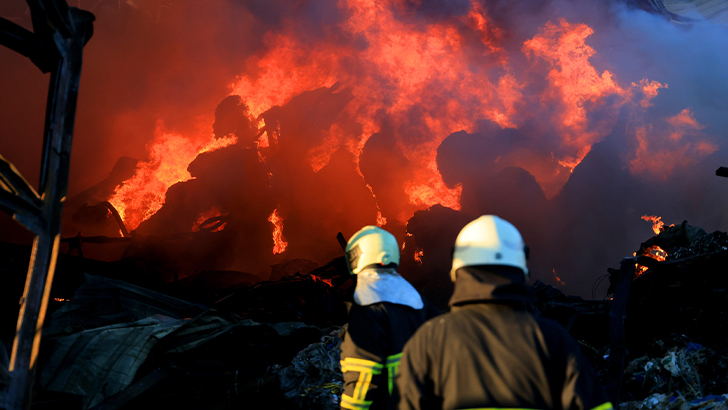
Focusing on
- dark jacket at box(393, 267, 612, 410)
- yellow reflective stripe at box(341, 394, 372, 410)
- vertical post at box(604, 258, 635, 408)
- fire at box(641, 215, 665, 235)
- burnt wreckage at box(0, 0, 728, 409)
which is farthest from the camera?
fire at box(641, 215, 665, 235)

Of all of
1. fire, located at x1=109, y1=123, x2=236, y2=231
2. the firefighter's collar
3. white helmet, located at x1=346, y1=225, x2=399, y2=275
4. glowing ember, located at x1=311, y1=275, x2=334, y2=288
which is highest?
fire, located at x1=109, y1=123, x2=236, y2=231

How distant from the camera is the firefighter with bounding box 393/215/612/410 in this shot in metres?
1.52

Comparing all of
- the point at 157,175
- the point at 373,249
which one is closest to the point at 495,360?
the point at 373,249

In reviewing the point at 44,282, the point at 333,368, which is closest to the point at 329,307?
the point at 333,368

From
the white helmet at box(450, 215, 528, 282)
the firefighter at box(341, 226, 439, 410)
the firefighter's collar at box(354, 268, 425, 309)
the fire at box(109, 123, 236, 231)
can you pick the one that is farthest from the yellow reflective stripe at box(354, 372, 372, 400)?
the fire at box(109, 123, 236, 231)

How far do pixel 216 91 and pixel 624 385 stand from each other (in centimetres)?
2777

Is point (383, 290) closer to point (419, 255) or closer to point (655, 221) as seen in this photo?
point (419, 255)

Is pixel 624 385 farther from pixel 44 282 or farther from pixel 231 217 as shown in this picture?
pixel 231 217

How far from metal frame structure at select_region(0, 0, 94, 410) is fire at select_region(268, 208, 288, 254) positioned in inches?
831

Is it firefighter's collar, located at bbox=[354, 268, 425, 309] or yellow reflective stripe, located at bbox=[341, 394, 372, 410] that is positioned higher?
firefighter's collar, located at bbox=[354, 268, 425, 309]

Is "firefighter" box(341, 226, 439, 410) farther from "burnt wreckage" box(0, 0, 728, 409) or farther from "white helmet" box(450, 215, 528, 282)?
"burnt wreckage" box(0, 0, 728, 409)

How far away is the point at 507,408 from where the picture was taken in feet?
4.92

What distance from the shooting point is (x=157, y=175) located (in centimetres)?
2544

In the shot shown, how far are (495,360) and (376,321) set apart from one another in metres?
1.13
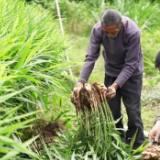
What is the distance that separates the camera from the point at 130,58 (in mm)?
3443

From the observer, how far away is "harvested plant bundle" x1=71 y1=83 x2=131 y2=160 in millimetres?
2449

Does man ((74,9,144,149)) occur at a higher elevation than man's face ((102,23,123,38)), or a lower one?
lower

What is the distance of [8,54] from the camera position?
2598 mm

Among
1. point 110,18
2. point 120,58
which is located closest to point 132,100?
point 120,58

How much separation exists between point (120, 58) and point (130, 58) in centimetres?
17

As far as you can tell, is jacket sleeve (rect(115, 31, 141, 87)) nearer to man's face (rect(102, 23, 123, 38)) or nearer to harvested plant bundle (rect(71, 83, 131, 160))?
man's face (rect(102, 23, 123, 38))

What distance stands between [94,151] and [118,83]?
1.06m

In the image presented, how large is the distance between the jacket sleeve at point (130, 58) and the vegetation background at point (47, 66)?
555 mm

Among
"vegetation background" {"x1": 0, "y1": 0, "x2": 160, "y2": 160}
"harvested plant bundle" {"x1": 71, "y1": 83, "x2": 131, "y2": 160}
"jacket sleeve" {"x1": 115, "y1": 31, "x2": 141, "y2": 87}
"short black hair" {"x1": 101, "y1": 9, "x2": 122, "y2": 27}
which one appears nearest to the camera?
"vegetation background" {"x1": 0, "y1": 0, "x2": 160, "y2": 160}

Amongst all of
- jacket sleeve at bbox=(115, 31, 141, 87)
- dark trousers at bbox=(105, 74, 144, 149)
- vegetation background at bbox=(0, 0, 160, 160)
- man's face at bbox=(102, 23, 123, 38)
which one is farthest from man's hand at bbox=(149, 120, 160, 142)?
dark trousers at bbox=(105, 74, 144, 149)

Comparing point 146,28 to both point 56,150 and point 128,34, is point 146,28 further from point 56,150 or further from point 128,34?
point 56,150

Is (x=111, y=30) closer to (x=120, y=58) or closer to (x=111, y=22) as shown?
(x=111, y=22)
────────────────
* _WORK TO COMPLETE_
Could you copy the lines from the one containing "Amongst all of" through the last line, word for word?

* _TASK RESULT_
Amongst all of
- jacket sleeve at bbox=(115, 31, 141, 87)
- dark trousers at bbox=(105, 74, 144, 149)
- vegetation background at bbox=(0, 0, 160, 160)
- man's face at bbox=(102, 23, 123, 38)
which one is farthest from man's hand at bbox=(149, 120, 160, 142)?
dark trousers at bbox=(105, 74, 144, 149)

Comparing point 146,28 to both point 56,150 and point 128,34, is point 146,28 further from point 56,150 or further from point 128,34?
point 56,150

Is (x=111, y=30) closer to (x=120, y=58) or closer to (x=111, y=22) as shown?
(x=111, y=22)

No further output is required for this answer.